[INFORMATION Boundary: Start]

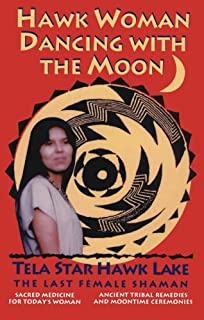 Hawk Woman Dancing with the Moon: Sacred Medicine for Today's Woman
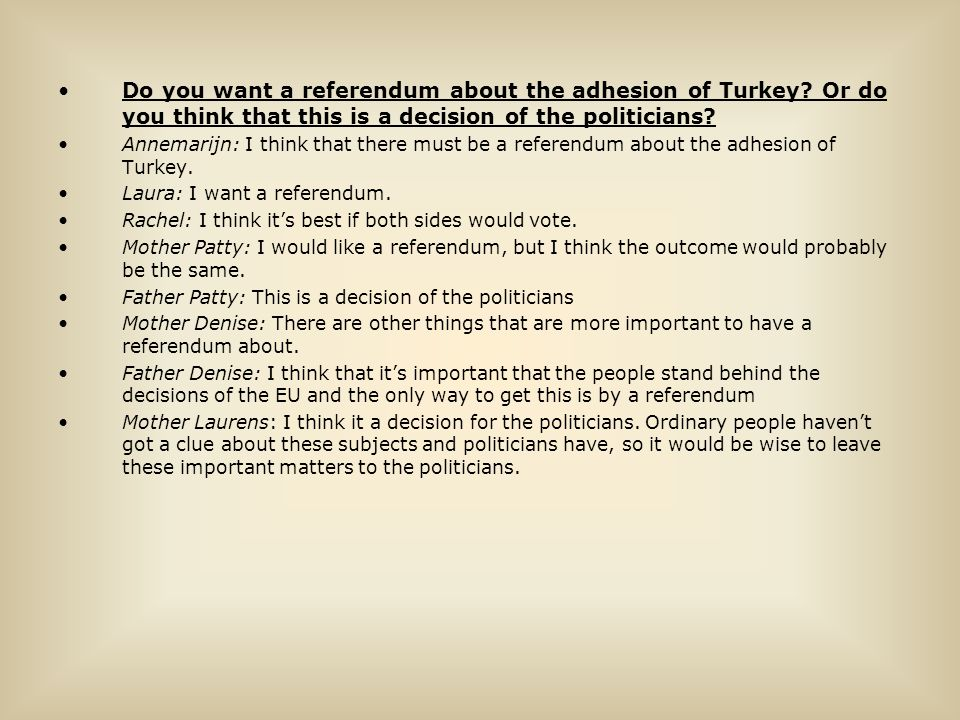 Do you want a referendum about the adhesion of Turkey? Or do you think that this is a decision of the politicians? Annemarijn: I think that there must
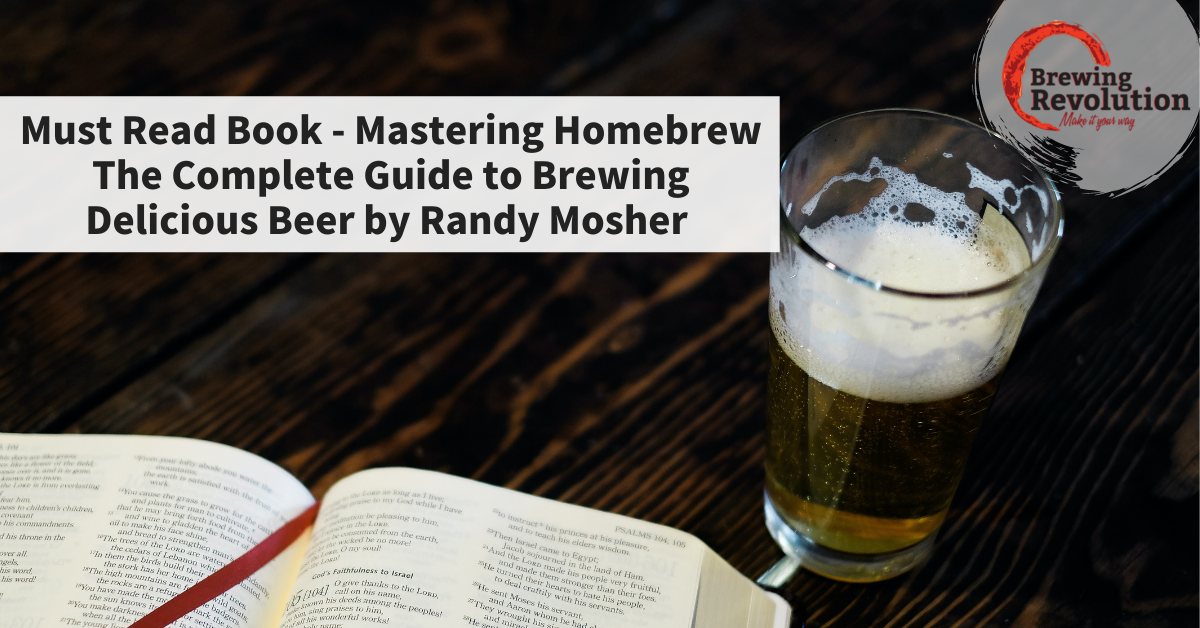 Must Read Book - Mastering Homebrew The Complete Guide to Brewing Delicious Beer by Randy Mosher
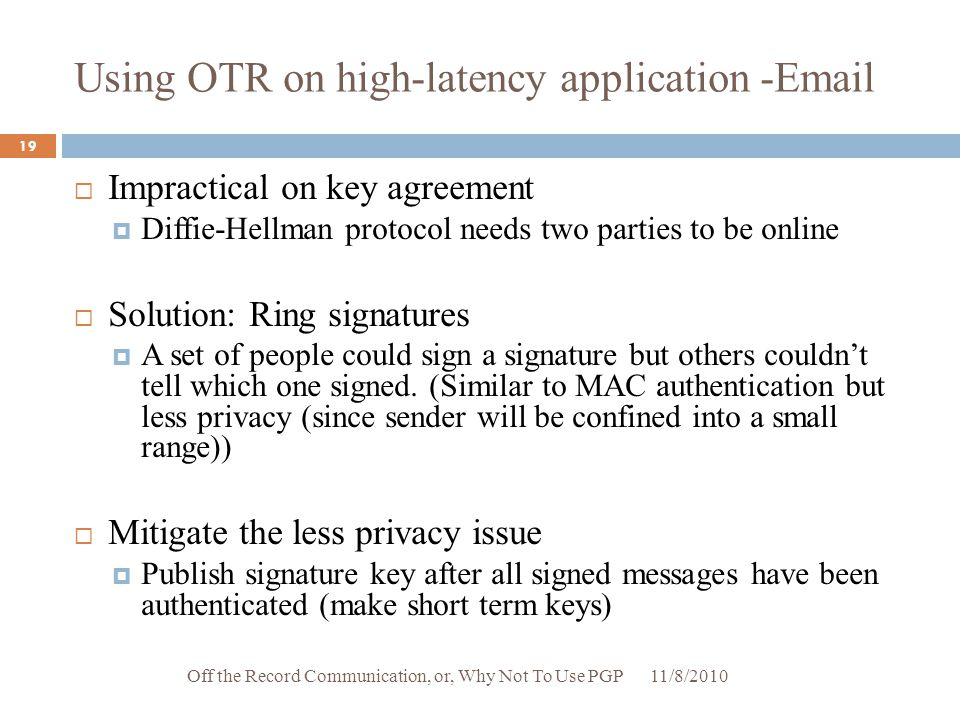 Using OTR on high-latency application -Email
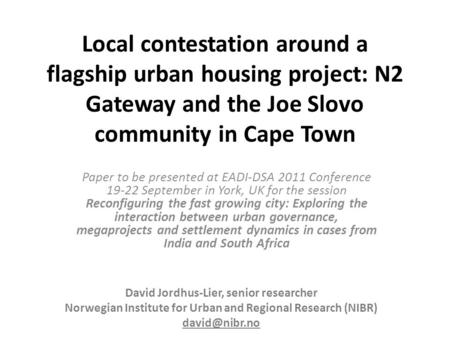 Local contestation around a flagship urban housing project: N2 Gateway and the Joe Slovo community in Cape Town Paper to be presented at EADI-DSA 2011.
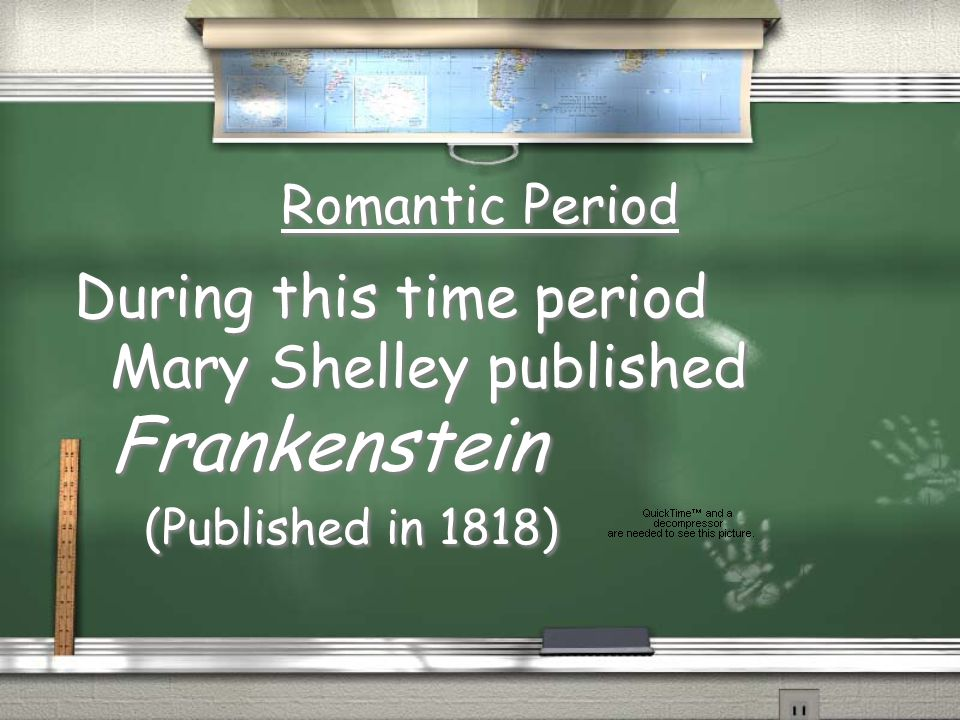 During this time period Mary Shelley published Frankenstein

[INFORMATION Boundary: End]

**ACTIVITY**
Every line above should be transcribed word for word; leave the pictures out.

**ANSWER SPACE**
 Hawk Woman Dancing with the Moon: Sacred Medicine for Today's Woman
 Do you want a referendum about the adhesion of Turkey? Or do you think that this is a decision of the politicians? Annemarijn: I think that there must
 Must Read Book - Mastering Homebrew The Complete Guide to Brewing Delicious Beer by Randy Mosher
 Using OTR on high-latency application -Email
 Local contestation around a flagship urban housing project: N2 Gateway and the Joe Slovo community in Cape Town Paper to be presented at EADI-DSA 2011.
 During this time period Mary Shelley published Frankenstein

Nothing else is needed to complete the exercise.